Exercise A
According to the excerpt on the press, at what point in his presidency did Thomas Jefferson make his remark about newspapers?

Excerpt to read
++++++

If one were searching for the best means to efface and kill in a whole nation the discipline of self-respect, the feeling for what is elevated, he could do no better than take the American newspapers.

Thomas Jefferson famously observed toward the end of his presidency:

I really look with commiseration over the great body of my fellow citizens who, reading newspapers, live and die in the belief that they have known something of what has been passing in the world in their time.

The ‘Great Stereopticon’

Oprah, and many with her, have forgotten that we have a free press for many reasons. The fact that the world would be far worse without one is not the least of these reasons.

It seems the supposed Leftist distaste for corporations has a double exception: for the “press,” but only the “press” they like!

But they forget the corollary fact. While a world without a free press is terrifying, the world with one has terrors of its own. Terrors caused by false reporting. The malicious spreading of lies and smut. The dumbing down of the populace. The ubiquitous “tyranny of the moment” that thoughtful people on all sides have bemoaned. The constant drone of headlines and hysteria, most of which turns out to be false once sobriety regains the upper hand. And perhaps most pernicious of all, identifying massive corporate interests as the “enlighteners” of society. Many of which tend to have very cozy relationships with those in power. (Except perhaps now?) And whose purpose is not enlightenment, but profit. Somehow they’re sentinels who aren’t really there for themselves, but “for us.” It seems the supposed Leftist distaste for corporations has a double exception: for the “press,” but only the “press” they like!

++++++

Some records
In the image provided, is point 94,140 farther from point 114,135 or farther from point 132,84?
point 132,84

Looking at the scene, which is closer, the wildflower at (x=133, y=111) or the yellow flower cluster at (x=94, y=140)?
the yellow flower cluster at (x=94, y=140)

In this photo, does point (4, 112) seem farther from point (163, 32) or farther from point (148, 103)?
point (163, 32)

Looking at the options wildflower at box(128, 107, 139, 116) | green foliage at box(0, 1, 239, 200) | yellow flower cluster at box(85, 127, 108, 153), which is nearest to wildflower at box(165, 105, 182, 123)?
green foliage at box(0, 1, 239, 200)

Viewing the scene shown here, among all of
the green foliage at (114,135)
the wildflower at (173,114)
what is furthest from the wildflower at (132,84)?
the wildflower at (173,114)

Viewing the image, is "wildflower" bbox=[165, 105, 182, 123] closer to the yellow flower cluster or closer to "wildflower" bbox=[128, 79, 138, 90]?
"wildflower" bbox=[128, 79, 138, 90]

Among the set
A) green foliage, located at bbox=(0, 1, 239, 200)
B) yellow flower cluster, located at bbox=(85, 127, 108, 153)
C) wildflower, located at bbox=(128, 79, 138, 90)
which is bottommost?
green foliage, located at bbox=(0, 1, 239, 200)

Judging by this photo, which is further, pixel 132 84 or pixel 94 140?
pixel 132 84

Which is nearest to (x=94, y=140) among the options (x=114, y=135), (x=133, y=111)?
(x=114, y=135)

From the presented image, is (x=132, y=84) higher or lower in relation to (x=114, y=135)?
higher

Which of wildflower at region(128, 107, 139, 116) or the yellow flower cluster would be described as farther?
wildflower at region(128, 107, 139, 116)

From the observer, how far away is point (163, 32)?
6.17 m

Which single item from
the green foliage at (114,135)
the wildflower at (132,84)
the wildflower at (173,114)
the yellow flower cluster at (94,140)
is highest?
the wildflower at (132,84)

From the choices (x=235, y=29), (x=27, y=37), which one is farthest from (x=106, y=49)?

++++++

Exercise B
Retype the records from the line containing "From the observer, how" through the final line of the records, with both ends included.

Full response A
Toward the end of his presidency.

Full response B
From the observer, how far away is point (163, 32)?
6.17 m

Which single item from
the green foliage at (114,135)
the wildflower at (132,84)
the wildflower at (173,114)
the yellow flower cluster at (94,140)
is highest?
the wildflower at (132,84)

From the choices (x=235, y=29), (x=27, y=37), which one is farthest from (x=106, y=49)?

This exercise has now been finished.